The Ludlow Historical Research Group is an active historical society, founded in 1976, with a vibrant membership and a very well respected programme of research and publishing.

We are based in the historic market town of Ludlow which lies in the county of Shropshire, just a few miles from the Welsh border. Indeed the majestic castle is a constant reminder of times when the border was not as peaceful as it is today, and when Wales and the border counties were administered from here rather than from Westminster.

Ludlow is a planned Norman town and by the end of the 12th century a grid pattern of streets had been laid out which survive, virtually intact, to this day.

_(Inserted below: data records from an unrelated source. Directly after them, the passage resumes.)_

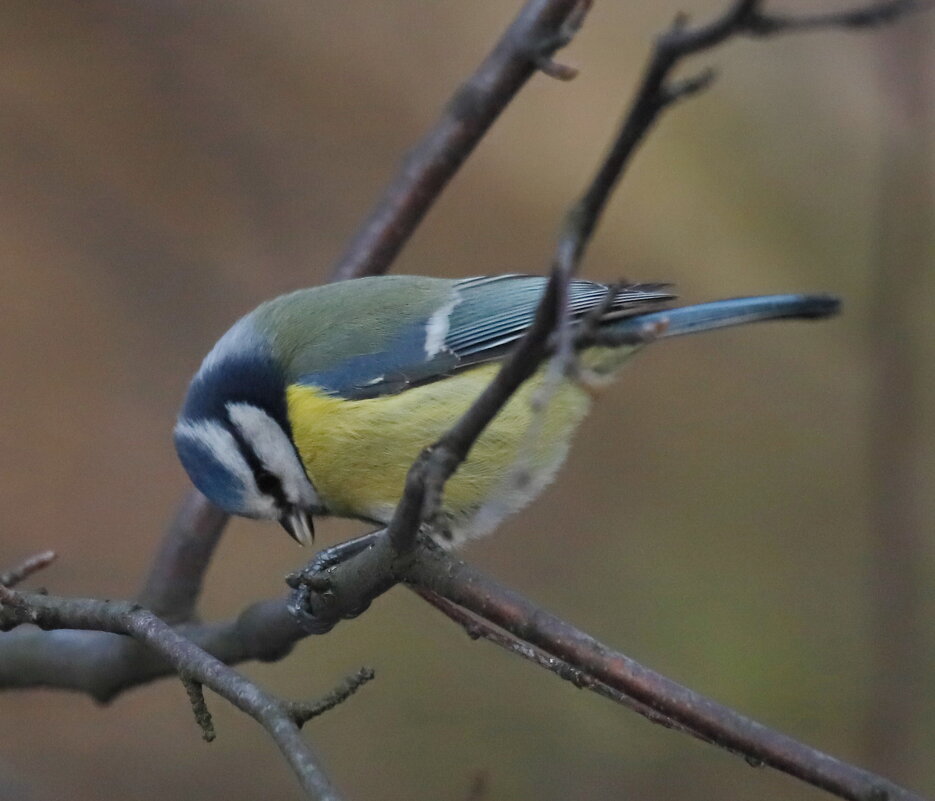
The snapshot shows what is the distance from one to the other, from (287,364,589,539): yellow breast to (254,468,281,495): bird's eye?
4cm

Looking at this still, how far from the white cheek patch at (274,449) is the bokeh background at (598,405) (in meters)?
0.78

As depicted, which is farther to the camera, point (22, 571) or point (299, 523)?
point (299, 523)

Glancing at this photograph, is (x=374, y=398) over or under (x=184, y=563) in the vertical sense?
over

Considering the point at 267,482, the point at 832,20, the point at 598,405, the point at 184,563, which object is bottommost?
the point at 598,405

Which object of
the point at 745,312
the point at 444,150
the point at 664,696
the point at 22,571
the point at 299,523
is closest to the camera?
the point at 664,696

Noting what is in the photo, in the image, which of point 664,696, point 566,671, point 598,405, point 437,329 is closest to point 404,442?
point 437,329

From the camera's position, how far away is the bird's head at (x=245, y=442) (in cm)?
114

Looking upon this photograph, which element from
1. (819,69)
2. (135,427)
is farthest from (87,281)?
(819,69)

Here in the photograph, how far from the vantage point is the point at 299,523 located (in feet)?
4.00

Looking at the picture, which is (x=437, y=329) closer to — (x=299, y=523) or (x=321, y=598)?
(x=299, y=523)

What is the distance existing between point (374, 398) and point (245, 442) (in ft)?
0.49

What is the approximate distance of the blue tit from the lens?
1.13 meters

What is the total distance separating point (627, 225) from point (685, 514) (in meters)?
0.59

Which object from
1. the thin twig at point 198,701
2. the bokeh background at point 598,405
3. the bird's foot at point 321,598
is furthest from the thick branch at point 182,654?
the bokeh background at point 598,405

These were flanked by burgage plots* to create a community with a thriving market at its core.

The burgage plots have influenced development of Ludlow right up to the present day, helped by enclosure from the medieval town wall and the limited damage during the Civil War.

Other parts of the town may have been settled slightly earlier, from the late Anglo-Saxon period. Connecting these settlements has been the north-south highway for long known as "Old Street", later to become the A49 trunk road between Shrewsbury and Hereford; this dates back to at least Roman times, its location hereabouts determined by the easternmost slab of exposed bedrock which could be forded across the River Teme. Earlier (Neolithic) settlements are likely to have been a mile or so further north, for which archaeological evidence exists on the gravel plain at Bromfield.

With the coming of the railway in 1852, Victorian expansion of the town developed to the east (Gravel Hill and East Hamlet); during the second half of the 20th Century new housing was constructed further east still, to fill the area enclosed by the Ludlow by-pass, opened in 1979.

 

* A burgage plot was big enough to build a home, have a workshop and grow sufficient vegetables to support the household. The size of a single plot was 2 poles by 18 poles (about 10 metres by 90 metres), set out by the then standard measure of a "pole" (= rod or perch, 16.5 feet).